We also apply TAPAS+CS to question answering tasks on the SQA dataset, which requires that the model find answers from the content of tables in a dialog setting. The inclusion of CS objectives improves the previous best performance by more than 4 points, demonstrating that this approach also generalizes performance beyond just textual entailment.
结果
我们通过与基线TAPAS模型以及两个在文本蕴含域中显示成功的先前模型LogicalFactChecker(LFC)和Structure Aware Transformer(SAT )进行比较,评估了TabFact数据集上的反事实和综合预训练目标的成功)。相对于LFC和SAT,基线TAPAS模型表现出更高的性能,但是预训练模型(TAPAS + CS)的性能明显更好,达到了新的技术水平。
我们还将TAPAS + CS应用于SQA数据集上的问答任务,这要求模型在对话框设置中从表的内容中找到答案。包含CS目标可以使以前的最佳性能提高4个百分点以上,这表明该方法还可以将性能推广到文本之外。
Results on TabFact (left) and SQA (right). Using the synthetic and counterfactual datasets, we achieve new state-of-the-art results in both tasks by a large margin.
Data and Compute Efficiency
Another aspect of the counterfactual and synthetic pre-training tasks is that since the models are already tuned for binary classification, they can be applied without any fine-tuning to TabFact. We explore what happens to each of the models when trained only on a subset (or even none) of the data. Without looking at a single example, the TAPAS+CS model is competitive with a strong baseline Table-Bert, and when only 10% of the data are included, the results are comparable to the previous state-of-the-art.
数据和计算效率
反事实和合成的预训练任务的另一个方面是,由于已经针对二进制分类对模型进行了调整,因此可以在不对TabFact进行任何微调的情况下应用它们。我们探索仅在数据的一个子集(甚至没有数据)上训练时每个模型会发生什么。无需查看单个示例,TAPAS + CS模型就具有强大的基线Table-Bert竞争能力,并且当仅包含10%的数据时,结果可与以前的最新技术相提并论。

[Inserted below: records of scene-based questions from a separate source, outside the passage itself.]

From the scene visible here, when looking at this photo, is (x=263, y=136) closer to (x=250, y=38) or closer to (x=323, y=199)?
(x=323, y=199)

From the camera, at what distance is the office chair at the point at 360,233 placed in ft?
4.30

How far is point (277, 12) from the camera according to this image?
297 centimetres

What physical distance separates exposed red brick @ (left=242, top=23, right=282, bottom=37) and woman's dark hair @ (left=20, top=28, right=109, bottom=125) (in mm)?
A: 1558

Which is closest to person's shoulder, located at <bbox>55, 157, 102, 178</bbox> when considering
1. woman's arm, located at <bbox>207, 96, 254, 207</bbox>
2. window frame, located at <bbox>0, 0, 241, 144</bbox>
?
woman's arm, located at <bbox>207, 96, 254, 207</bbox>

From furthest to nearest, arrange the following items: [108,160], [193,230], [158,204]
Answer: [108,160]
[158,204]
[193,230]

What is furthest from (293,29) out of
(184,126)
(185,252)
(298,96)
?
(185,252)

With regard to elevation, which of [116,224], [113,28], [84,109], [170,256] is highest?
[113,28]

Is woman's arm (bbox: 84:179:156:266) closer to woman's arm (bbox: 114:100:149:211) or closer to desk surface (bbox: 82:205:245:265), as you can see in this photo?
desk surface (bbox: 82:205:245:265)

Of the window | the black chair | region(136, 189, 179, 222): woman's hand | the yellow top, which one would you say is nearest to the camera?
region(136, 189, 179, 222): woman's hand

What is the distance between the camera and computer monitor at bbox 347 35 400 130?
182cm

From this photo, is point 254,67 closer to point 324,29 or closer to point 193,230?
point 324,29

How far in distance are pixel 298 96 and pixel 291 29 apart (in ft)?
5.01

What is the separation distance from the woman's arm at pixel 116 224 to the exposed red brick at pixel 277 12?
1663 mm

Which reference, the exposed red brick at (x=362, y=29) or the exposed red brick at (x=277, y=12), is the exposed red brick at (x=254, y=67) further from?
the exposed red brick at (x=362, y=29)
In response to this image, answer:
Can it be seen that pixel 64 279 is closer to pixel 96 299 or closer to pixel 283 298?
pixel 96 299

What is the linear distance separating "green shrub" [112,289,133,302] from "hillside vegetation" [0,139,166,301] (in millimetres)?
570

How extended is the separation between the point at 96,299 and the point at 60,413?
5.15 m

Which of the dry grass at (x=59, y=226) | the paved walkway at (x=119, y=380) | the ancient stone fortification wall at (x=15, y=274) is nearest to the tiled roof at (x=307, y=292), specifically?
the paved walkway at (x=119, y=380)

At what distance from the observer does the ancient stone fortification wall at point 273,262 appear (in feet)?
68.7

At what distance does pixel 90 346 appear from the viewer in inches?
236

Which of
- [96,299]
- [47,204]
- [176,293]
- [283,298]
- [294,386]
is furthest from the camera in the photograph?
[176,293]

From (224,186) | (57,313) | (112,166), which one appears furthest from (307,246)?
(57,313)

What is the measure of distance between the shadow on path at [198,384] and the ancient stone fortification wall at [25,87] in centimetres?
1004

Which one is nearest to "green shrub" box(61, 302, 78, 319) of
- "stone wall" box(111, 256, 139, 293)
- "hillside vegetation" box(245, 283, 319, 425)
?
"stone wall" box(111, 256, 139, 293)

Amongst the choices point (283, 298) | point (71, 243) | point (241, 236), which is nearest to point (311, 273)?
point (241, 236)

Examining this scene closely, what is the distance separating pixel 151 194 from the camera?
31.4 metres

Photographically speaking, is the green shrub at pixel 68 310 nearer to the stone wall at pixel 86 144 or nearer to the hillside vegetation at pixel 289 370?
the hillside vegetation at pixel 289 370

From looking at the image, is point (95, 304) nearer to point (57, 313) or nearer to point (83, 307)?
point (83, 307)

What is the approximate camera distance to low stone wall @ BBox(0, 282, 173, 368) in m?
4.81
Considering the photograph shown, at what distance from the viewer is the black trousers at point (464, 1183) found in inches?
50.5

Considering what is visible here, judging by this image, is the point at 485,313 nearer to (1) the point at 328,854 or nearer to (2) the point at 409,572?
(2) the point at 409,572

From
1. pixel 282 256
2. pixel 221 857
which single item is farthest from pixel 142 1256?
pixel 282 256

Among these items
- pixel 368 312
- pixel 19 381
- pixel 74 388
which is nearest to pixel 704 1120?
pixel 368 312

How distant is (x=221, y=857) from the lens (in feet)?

Dev accuracy on TabFact relative to the fraction of the training data used.
A general concern when trying to use large models such as this to operate on tables, is that their high computational requirements makes it difficult for them to parse very large tables. To address this, we investigate whether one can heuristically select subsets of the input to pass through the model in order to optimize its computational efficiency.
We conducted a systematic study of different approaches to filter the input and discovered that simple methods that select for word overlap between a full column and the subject statement give the best results. By dynamically selecting which tokens of the input to include, we can use fewer resources or work on larger inputs at the same cost. The challenge is doing so without losing important information and hurting accuracy.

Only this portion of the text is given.